Assess the relative quality of each product and inform management where quality targets are not being met. An independent quality assurance group should assess the quality actions of each project and track its progress against its quality plan. When this progress is compared with the historical experience on similar projects, an informed assessment can generally be made.
In advancing from the ad hoc process through the repeatable and consistent processes to the measured process, software organizations should expect to make substantial quality improvements. The greatest potential problem with the measured process is the cost of gathering data. There are an enormous number of potentially valuable measures of the software process, but such data is expensive to gather and to maintain.
Approach data gathering with care, therefore, and precisely define each piece of data in advance. Productivity data is essentially meaningless unless explicitly defined. For example, the simple measure of lines of source code per expended development month can vary by 100 times or more, depending on the interpretation of the parameters. Lines of code need to be defined to get consistent counts. For example, if one line brings in a routine with one hundred lines of code, should that be counted as one line of code or one hundred lines of code?
When different groups gather data but do not use identical definitions, the results are not comparable, even if it makes sense to compare them. The tendency with such data is to use it to compare several groups and to criticize those with the lowest ranking. This is an unfortunate misapplication of process data. It is rare that two projects are comparable by any simple measures. The variations in task complexity caused by different product types can exceed five to one. Similarly, the cost per line of code of small modifications is often two to three times that for new programs. The degree of requirements change can make an enormous difference, as can the design status of the base program in the case of enhancements.

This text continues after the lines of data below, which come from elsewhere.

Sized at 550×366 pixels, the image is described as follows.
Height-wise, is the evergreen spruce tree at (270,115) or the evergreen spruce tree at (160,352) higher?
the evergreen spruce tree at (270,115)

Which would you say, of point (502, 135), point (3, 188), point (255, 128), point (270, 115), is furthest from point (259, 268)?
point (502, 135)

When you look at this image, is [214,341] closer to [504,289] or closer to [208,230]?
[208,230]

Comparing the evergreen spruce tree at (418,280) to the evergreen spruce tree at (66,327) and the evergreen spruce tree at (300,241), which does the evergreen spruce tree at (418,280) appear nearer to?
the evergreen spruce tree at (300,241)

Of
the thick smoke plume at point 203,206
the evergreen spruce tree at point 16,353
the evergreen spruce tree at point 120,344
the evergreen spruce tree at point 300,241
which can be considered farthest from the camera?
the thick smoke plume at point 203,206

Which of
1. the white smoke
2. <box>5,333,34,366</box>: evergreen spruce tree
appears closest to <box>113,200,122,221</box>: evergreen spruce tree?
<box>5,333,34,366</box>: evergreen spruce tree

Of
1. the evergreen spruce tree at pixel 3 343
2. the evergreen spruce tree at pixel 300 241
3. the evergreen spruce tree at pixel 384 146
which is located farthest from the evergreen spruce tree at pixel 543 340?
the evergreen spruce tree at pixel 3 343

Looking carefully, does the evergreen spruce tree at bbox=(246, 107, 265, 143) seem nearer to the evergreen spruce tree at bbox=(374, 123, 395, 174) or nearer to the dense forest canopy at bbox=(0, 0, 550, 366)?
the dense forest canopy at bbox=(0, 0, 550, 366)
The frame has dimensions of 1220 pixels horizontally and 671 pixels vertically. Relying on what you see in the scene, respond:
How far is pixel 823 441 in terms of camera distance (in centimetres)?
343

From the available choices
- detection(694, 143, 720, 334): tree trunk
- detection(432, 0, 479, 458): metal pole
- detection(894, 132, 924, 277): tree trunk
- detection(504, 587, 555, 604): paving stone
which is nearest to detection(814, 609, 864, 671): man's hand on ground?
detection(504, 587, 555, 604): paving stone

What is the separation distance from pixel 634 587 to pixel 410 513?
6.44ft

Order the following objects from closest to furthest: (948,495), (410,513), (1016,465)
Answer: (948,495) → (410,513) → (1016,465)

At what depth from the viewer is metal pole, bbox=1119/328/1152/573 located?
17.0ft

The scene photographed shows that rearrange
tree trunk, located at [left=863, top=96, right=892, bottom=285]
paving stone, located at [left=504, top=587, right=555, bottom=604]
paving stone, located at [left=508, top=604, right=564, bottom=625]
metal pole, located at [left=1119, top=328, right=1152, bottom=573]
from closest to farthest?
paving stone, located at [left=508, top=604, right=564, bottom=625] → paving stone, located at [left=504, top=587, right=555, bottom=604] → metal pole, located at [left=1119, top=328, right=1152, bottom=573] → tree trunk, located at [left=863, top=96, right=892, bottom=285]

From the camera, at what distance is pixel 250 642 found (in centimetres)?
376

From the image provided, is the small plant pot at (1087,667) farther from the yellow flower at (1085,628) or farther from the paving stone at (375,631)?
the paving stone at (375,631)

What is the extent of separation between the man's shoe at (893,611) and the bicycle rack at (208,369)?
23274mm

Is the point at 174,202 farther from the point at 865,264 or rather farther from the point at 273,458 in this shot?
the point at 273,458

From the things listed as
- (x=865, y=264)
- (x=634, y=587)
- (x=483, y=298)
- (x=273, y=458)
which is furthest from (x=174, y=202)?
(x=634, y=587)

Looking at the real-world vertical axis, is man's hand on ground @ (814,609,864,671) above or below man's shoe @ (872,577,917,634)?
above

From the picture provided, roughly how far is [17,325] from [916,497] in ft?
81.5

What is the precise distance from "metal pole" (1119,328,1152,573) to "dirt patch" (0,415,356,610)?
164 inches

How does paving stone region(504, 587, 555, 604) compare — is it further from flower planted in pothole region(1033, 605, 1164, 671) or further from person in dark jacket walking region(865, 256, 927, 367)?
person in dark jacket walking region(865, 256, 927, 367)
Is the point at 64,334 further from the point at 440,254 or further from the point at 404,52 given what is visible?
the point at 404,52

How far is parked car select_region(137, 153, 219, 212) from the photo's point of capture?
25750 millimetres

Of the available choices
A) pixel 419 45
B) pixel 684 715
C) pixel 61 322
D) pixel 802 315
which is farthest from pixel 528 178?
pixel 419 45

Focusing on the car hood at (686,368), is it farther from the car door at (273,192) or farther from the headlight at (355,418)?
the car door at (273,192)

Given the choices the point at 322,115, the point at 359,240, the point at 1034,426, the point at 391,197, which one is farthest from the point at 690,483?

Process data must not be used to compare projects or individuals. Its purpose is to illuminate the product being developed and to provide an informed basis for improving the process. When such data is used by management to evaluate individuals or teams, the reliability of the data itself will deteriorate.
The two fundamental requirements for advancing from the measured process to the next level are:
Support automatic gathering of process data. All data is subject to error and omission, some data cannot be gathered by hand, and the accuracy of manually gathered data is often poor.
Use process data both to analyze and to modify the process to prevent problems and improve efficiency.
In varying degrees, process optimization goes on at all levels of process maturity. With the step from the measured to the optimized process, however, there is a paradigm shift. Up to this point, software development managers have largely focused on their products and will typically gather and analyze only data that directly relates to product improvement. In the optimized process, the data is available to tune the process itself. With a little experience, management will soon see that process optimization can produce major quality and productivity benefits.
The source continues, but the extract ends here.